Over the past millennia, biomedicine and technology have enjoyed a powerful symbiotic relationship. Beginning with the invention of the optical microscope in the 16th century, the desire to understand living systems have motivated engineers and inventors to create new technologies for seeing, measuring and purifying biological entities. In turn, such advancements have almost always led to breakthroughs in biology and medicine. Today, this virtuous cycle has led to inventions such as high-throughput DNA sequencing, CRISPR-Cas 9 and cell-based therapies that are impacting many parts of our daily lives. Over the next hundred years, we believe this exciting nexus between biomedicine and technology—which we call “BioInterface”—will be an even more important source of innovation and social impact. To this end, the overall goal of this SystemX Bio Interfaces Focus Area is to bring the biomedical community together with inventors and engineers to explore this exciting area of research to accelerate the development and deployment of novel technologies that will benefit us all.
Diagnostic Systems
The Stanford community is at the forefront of technology innovation for a broad range of societal applications, from telecommunication to computation and analytics, and healthcare. There is a cross-section of emerging technological advances in the schools of engineering and medicine, with direct applications to health and medicine. Stanford's reasearch encompasses devices and systems ranging from implantable and ingestible electronics that enable new forms of in-vivo sensing and monitoring as well as closed-loop therapeutics, to In vitro diagnostic biosensors and screening technologies, to advanced innovation at the nanoscale with application to health and neuromodulation.
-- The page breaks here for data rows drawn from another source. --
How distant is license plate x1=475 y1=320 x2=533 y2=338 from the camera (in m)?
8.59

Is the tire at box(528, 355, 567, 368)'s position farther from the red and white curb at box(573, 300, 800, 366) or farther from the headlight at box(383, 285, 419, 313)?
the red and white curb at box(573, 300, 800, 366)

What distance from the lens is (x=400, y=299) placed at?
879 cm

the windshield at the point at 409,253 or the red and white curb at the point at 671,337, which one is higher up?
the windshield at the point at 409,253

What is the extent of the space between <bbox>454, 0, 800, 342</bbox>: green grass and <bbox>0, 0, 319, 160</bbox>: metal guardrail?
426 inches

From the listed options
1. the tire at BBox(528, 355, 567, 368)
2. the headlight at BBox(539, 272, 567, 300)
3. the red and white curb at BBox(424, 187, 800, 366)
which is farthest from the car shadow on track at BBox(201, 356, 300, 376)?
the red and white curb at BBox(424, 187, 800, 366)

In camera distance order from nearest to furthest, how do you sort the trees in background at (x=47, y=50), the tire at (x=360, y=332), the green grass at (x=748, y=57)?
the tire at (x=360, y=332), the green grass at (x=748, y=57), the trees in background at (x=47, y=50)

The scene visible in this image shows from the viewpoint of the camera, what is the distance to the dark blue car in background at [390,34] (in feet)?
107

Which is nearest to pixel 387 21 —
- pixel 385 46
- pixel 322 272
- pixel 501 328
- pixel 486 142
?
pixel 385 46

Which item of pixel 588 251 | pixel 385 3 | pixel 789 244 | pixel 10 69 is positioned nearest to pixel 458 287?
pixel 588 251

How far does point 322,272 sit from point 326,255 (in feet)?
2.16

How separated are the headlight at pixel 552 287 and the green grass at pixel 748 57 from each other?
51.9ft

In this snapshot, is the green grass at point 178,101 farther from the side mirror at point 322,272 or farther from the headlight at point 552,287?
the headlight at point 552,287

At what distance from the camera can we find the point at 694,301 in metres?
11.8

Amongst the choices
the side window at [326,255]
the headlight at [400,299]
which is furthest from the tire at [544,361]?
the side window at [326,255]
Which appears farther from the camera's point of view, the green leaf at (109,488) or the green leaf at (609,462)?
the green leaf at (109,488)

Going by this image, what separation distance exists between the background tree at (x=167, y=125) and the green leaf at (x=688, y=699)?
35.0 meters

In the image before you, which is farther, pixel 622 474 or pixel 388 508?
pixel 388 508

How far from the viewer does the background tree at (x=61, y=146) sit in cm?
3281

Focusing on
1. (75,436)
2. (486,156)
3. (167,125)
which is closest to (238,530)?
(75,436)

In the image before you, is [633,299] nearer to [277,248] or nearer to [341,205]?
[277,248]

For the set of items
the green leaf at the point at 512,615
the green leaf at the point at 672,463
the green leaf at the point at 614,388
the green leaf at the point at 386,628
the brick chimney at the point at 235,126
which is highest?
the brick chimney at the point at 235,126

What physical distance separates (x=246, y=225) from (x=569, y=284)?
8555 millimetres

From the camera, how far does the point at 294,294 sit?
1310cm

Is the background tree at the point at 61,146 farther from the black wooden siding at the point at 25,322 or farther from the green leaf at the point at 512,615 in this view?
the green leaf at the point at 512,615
Biomaterials and Molecular Engineering
Stanford has a long history of engineering innovative molecules and materials designed to interact, integrate, or alter the body to treat or diagnose disease. There have been a series of advancements in molecular engineering developed at Stanford ranging from the designer therapies to soft biomimetic materials to robust molecular recognition motifs. We have scientists and engineers developing stealthy RNA functioning only when desired, injectable hydrogels for months-long delivery of therapeutic compounds, and highly specific molecular recognition motifs enabling powerful new diagnostic tools. These technologies are leading the way down new avenues for engineering human heath.
Data in Medicine
We develop machine learning platforms to analyze and integrate biomedical data to generate actionable predictions and interventions. We work with data across many scales, from the molecular—CRISPR, single cell—to the population level—wearables, EHR, social networks. Our methods are designed to tackle really messy data—lots of noise, missing values—that come from diverse modalities—image, natural language, sensors, sequencing. In addition to analytics, we also advance state-of-the-art in data driven optimization for wide-ranging applications such as synthetic biology, drug design and nanomaterials.